Ok, a what Transform now??
In the early 1800s, Jean-Baptiste Joseph Fourier, a French mathematician and physicist, introduced the transform in his study of heat transfer. The idea seemed preposterous to many mathematicians at the time, but it has now become an important cornerstone in mathematics.
So, what exactly is the Fourier Transform? The Fourier Transform is a mathematical transform that decomposes a function into its sine and cosine components. It decomposes a function depending on space or time into a function depending on spatial or temporal frequency.
Before diving into the mathematical intricacies of the Fourier Transform, it is important to understand the intuition and the key idea behind it. The main idea of the Fourier Transform can be explained simply using the metaphor of creating a milkshake.

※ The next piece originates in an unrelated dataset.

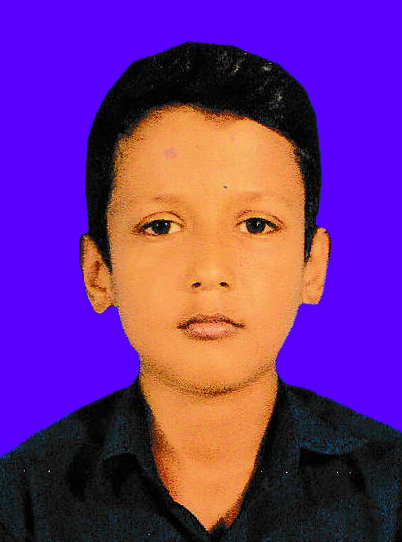Md. Abdul Hakim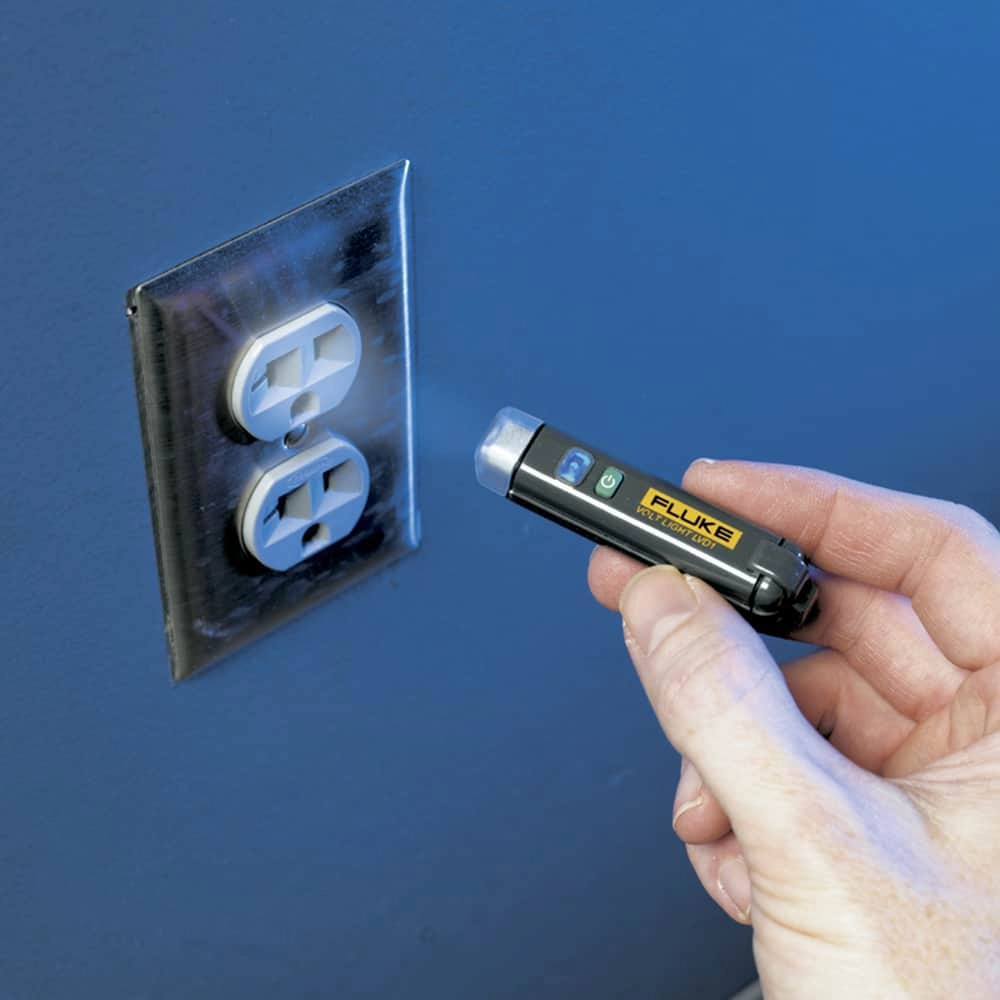 Fluke Voltage Detectors LVD1 Thumbnail 1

Imagine you have a milkshake. It is hard to look at a milkshake and understand it directly; answering questions such as “What gives this shake its nutty flavour?” or “What is the sugar content of this shake?” are harder to answer when we are simply given the milkshake. Instead, it is easier to answer these questions by understanding the recipe and the individual ingredients that make up the shake. So, how exactly does the Fourier Transform fit in here? Given a milkshake, the Fourier Transform allows us to find its recipe to determine how it was created; it is able to present the individual ingredients and the proportions at which they were combined to make the shake. This brings up the questions of how does the Fourier transform determine the milkshake “recipe” and why would we even use this transform to get the “recipe”? To answer the former question, we are able to determine the recipe of the milkshake by running it through filters that then extract each individual ingredient that makes up the shake. The reason we use the Fourier Transform to get the “recipe” is that recipes of milkshakes are much easier to analyze, compare, and modify than working with the actual milkshake itself. We can create new milkshakes by analyzing and modifying the recipe of an existing milkshake. Finally, after deconstructing the milkshake into its recipe and ingredients and analyzing them, we can simply blend the ingredients back to get the milkshake.

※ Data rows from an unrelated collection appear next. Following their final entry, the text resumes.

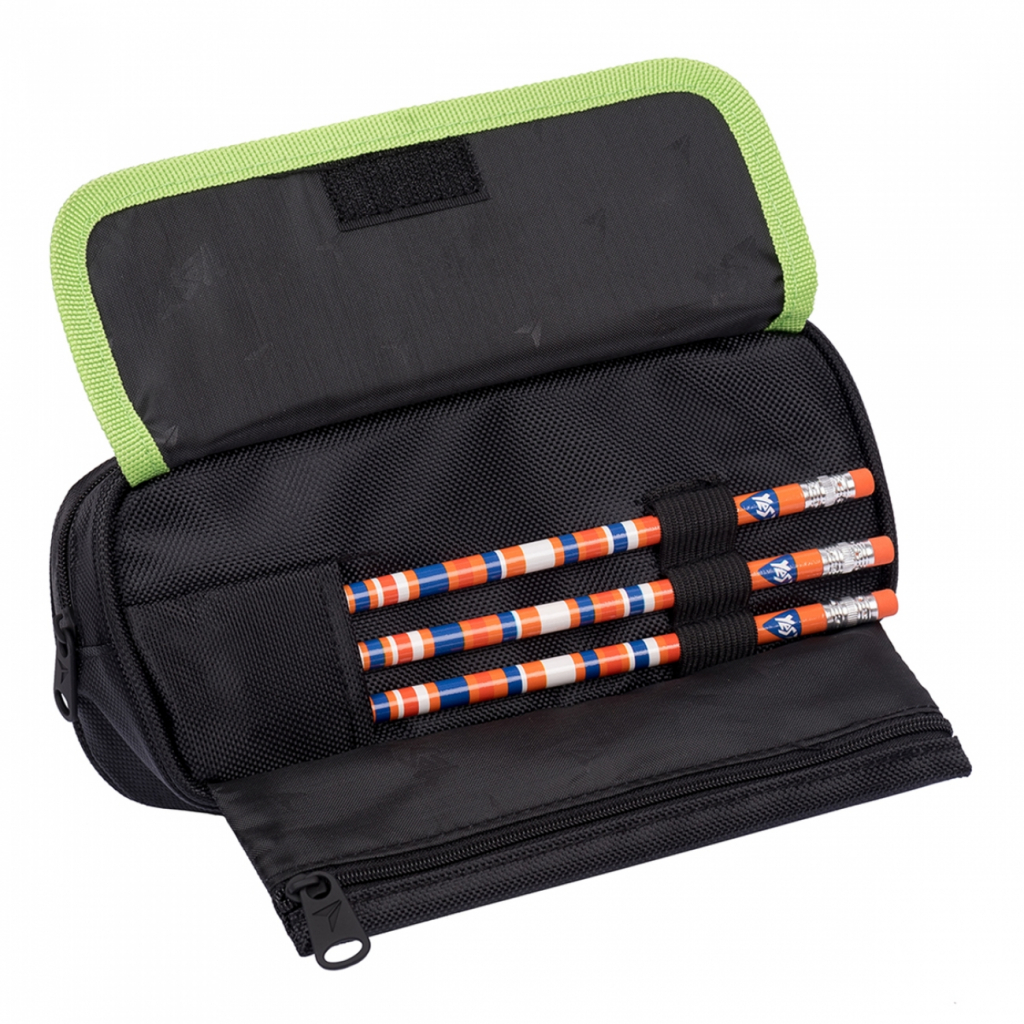 Пенал Yes PH-1-2 Hey dude (533043) - зображення 3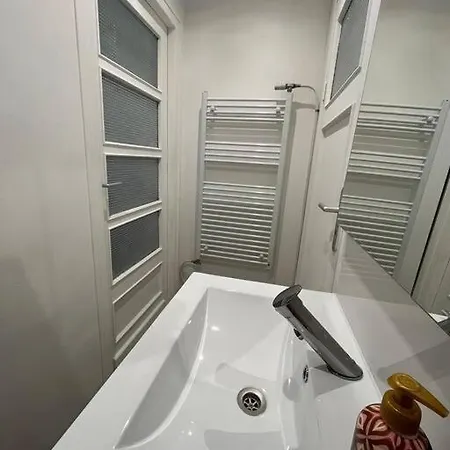 Le Little 18m2 2 Personnes * Villeneuve d'Ascq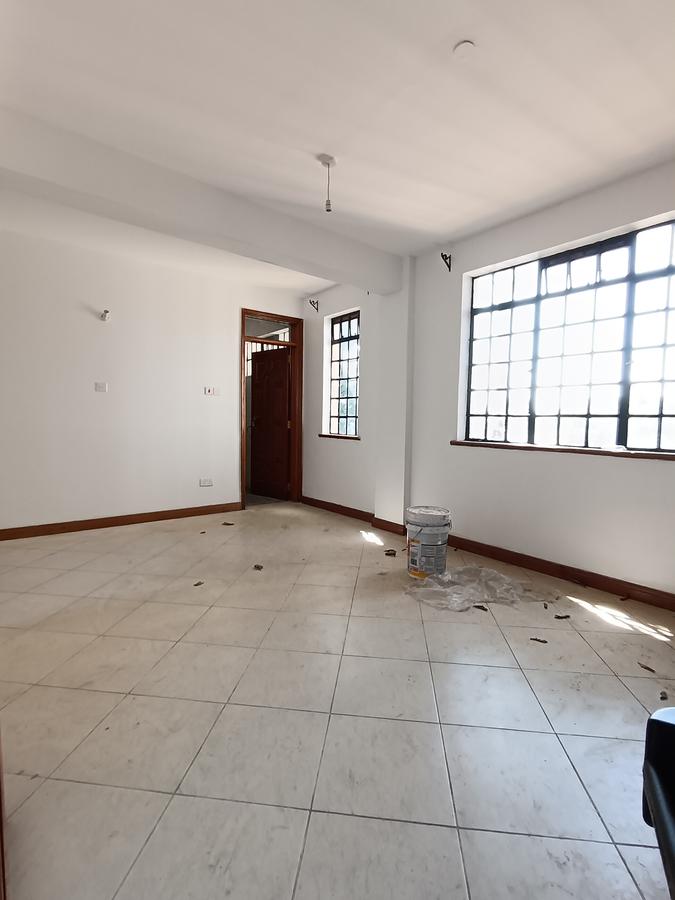 4 Bed Apartment with Borehole at General Mathenge - 7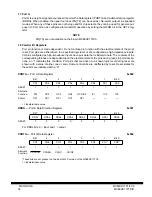 Preview for 34 page of Motorola Semiconductor MC68HC11F1 Technical Manual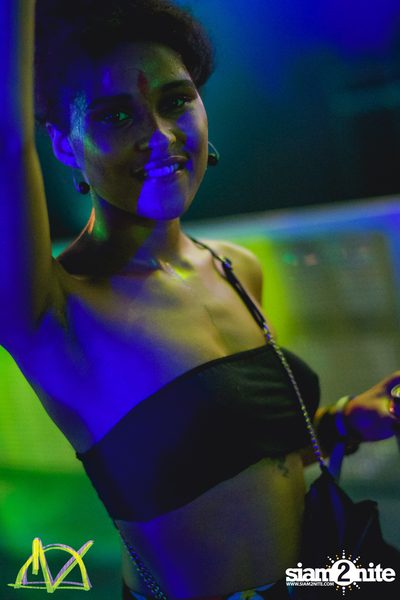 Dropzone Festival Bangkok 2018 (อัลบั้มที่ 1 วันที่ 2) — photo 222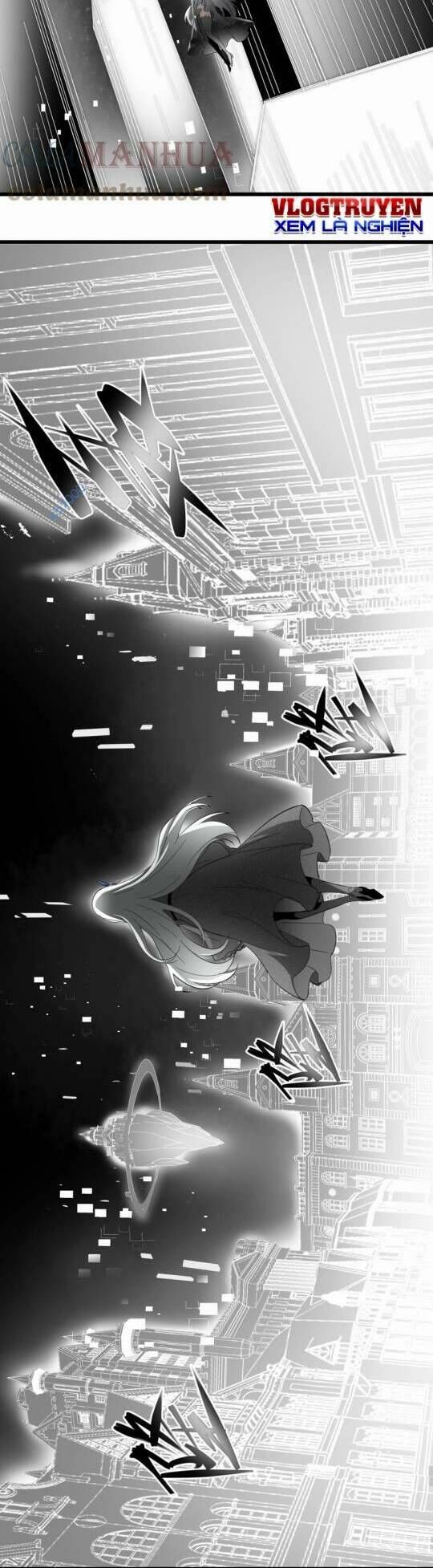 Sức Mạnh Của Ác Thần Chap 74 - Next Chap 75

Extending this metaphor to signals, the Fourier Transform essentially takes a signal and finds the recipe that made it. It provides a specific viewpoint: “What if any signal could be represented as the sum of simple sine waves?”.

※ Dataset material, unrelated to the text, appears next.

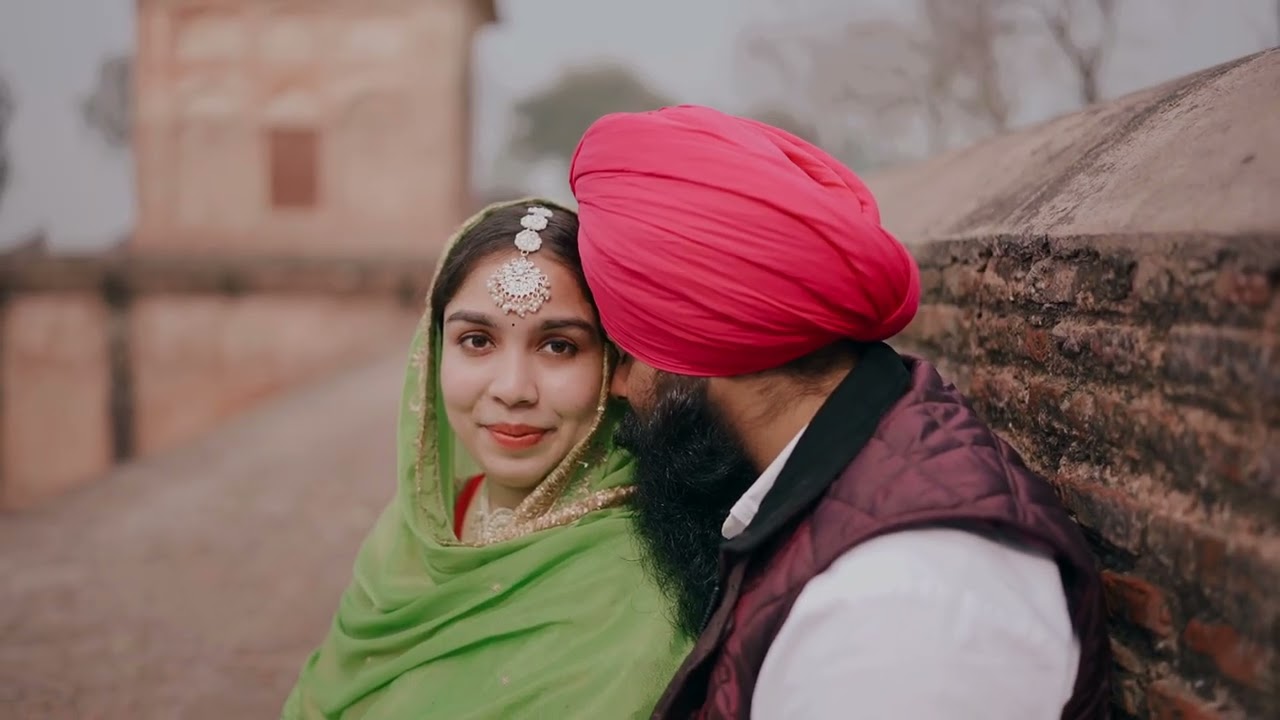 Pre wedding (Livjot Photography M: 9988942243 )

By providing a method to decompose a function into its sine and cosine components, we can analyze the function more easily and create modifications as needed for the task at hand.
A common application of the Fourier Transform is in sound editing. If sound waves can be separated into their “ingredients” (i.e., the base and treble frequencies), we can modify this sound depending on our requirements. We can boost the frequencies we care about while hiding the frequencies that cause disturbances in the original sound. Similarly, there are many other applications of the Fourier Transform such as image compression, communication, and image restoration.
This is incredible! An idea that the mathematics community was skeptical of, now has applications to a variety of real-world applications.
Now, for the fun part, using Fourier Transform in a sentence by the end of the day:
Example 1:
Koby: “This 1000 puzzle is insanely difficult. How are we ever going to end up with the final puzzle picture?”
Eng: “Don’t worry! We can think of the puzzle pieces as being created by taking the ‘Fourier transform’ of the puzzle picture. All we have to do now is take the ‘inverse Fourier Transform’ and then we should be done!”
Koby: “Now when you put it that way…. Let’s do it!”
Example 2:
Grace: “Hey Rohan! What’s the difference between a first-year and fourth-year computer science student?
Rohan: “… what?”
Grace: “A Fouri-y-e-a-r Transform”
Rohan: “…. (╯°□°)╯︵ ┻━┻ ”
I’ll see you in the blogosphere…
Parinita Edke